2. List each criterion with pass/fail conditions.
3. Instruct the judge to evaluate the output against each criterion, assign a score (0 or 1 per criterion, or 0–1 for weighted), and return a structured verdict.
4. Include a `FINAL_VERDICT: PASS | FAIL` field.
5. Include a `CONFIDENCE: HIGH | MEDIUM | LOW` field and instructions to return LOW when the criterion is borderline.
### Output format
Provide the judge prompt in a fenced code block, ready to copy-paste:
```
WORKFLOW QUALITY JUDGE
You are evaluating the output of the following workflow:
{workflow_description}
Score the output against each criterion. Return your evaluation in the format shown.
CRITERIA
{for each criterion:}
[{weight}] {name}: {description}
PASS if: {pass_condition}
FAIL if: {fail_condition}
OUTPUT TO EVALUATE
{output}
EVALUATION
{for each criterion:}
{name}: {PASS|FAIL} — {one-sentence evidence}
SCORE: {weighted_score}/{max_score}
FINAL_VERDICT: {PASS|FAIL}
CONFIDENCE: {HIGH|MEDIUM|LOW}
NOTES: {optional — flag ambiguous cases or missing context}
```
## Phase 4: Calibration Check
Run the generated judge prompt against the user's provided examples (one call per example). Show the verdicts. If any good example fails or any bad example passes, surface the discrepancy and offer to adjust the criteria.
Do not auto-adjust — show the gap and let the user decide which criterion needs revision.
## Phase 5: Delivery
Provide:
1. The calibrated judge prompt (fenced, copy-pasteable).
2. A one-paragraph integration note: how to embed this into an agent's evaluation step (pass output → judge call → check FINAL_VERDICT → escalate if FAIL).

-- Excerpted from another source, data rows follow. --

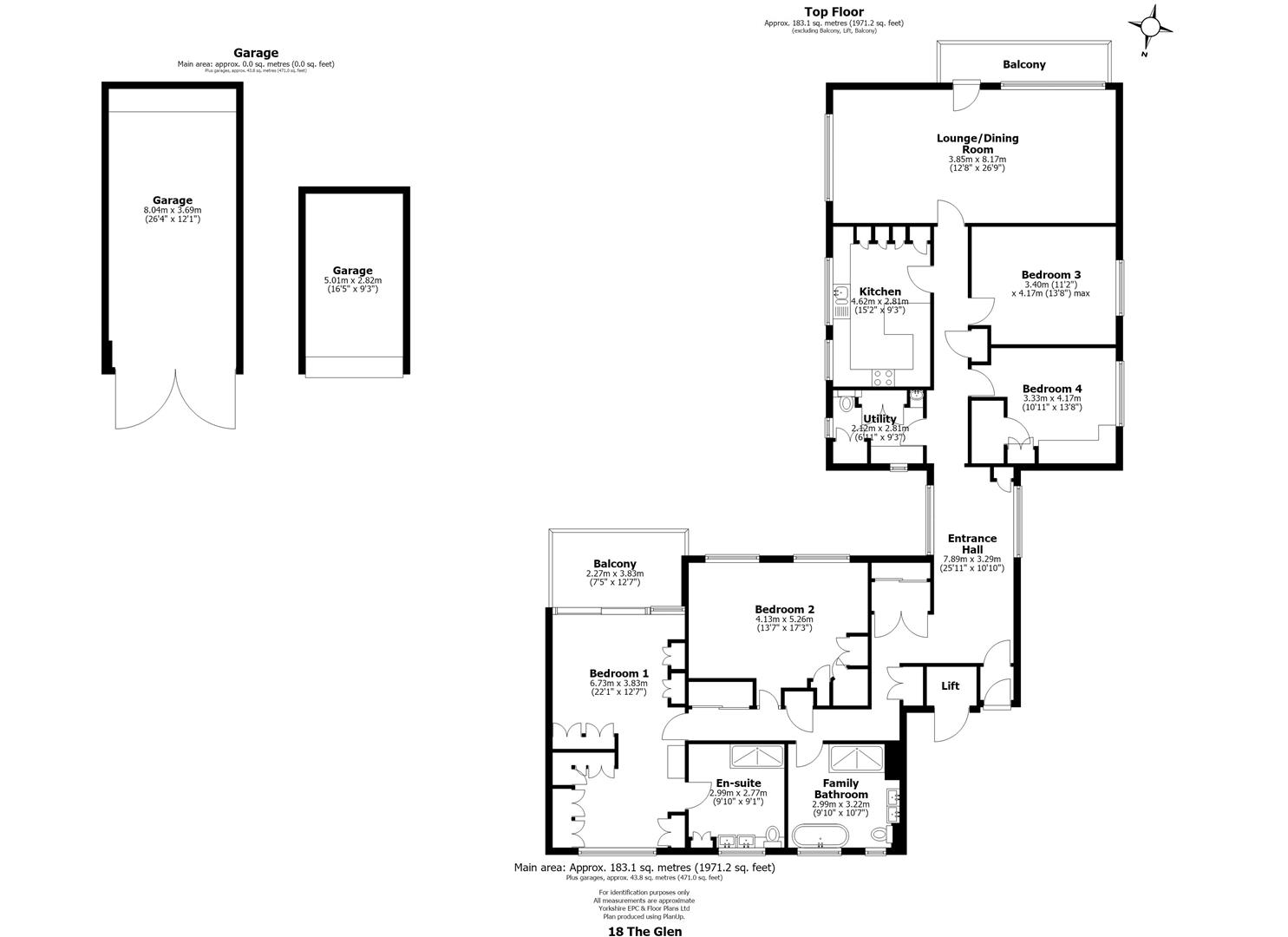The Glen, Sheffield floorplan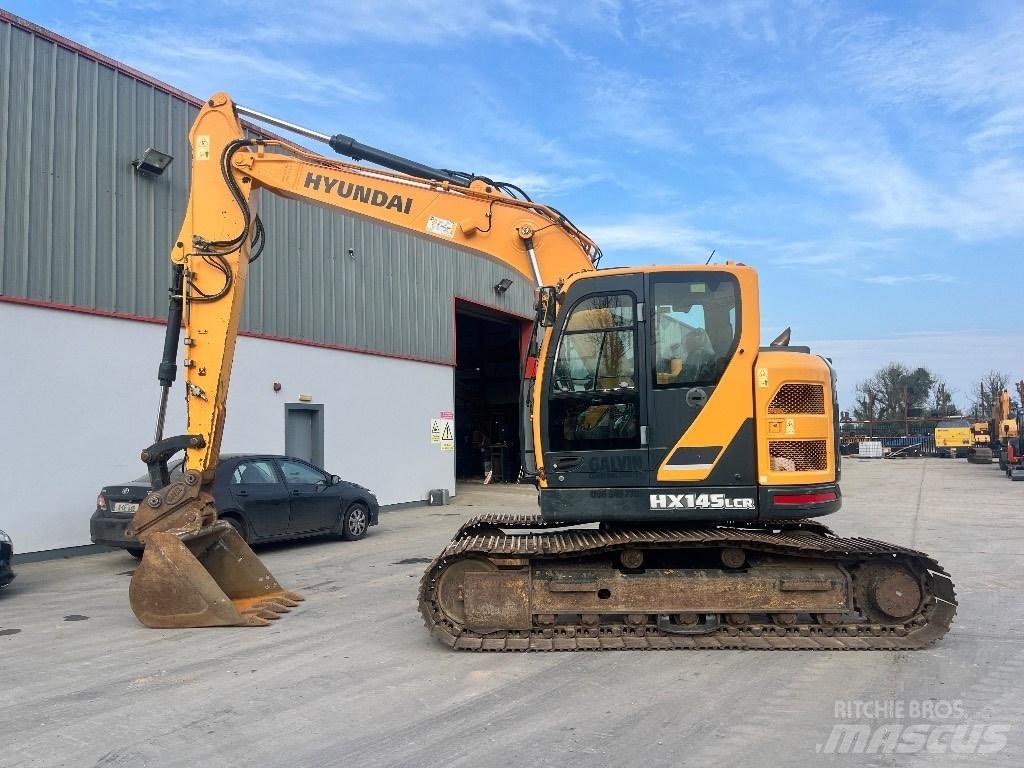 Hyundai HX 145 LCR Raupenbagger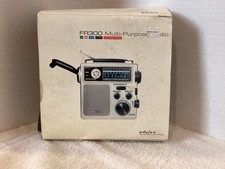 Eton FR300 Multi-Purpose Radio with Hand Crank Power Generator and Flashlight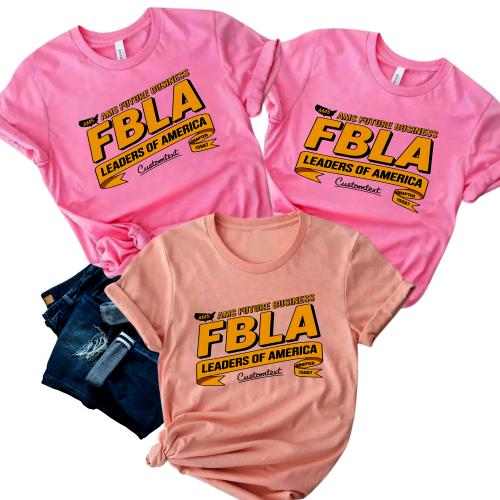 fbla future leaders club shirt bold ams business retro custom tee style 2 thumb 78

3. A maintenance note: "Re-calibrate this rubric when you collect 10+ new examples or the workflow changes materially."
## What This Does NOT Do
- Does not run the workflow being evaluated — only evaluates its output.
- Does not guarantee the rubric catches all failure modes — calibration is probabilistic.
- Does not replace domain expert review for high-stakes outputs (medical, legal, financial).
- Does not generate the workflow itself — use the build-spec-generator skill for that.
## Source
Extracted from Nate Kadlac newsletter (2026-04-27): "Your team spends 5 hours a week on work a sales consultant automated in an afternoon." Property 2 of Nate's 5-property framework — "you've done it by hand long enough to spot good vs bad output" — surfaces the need for an explicit quality rubric before automating. This skill operationalizes that requirement.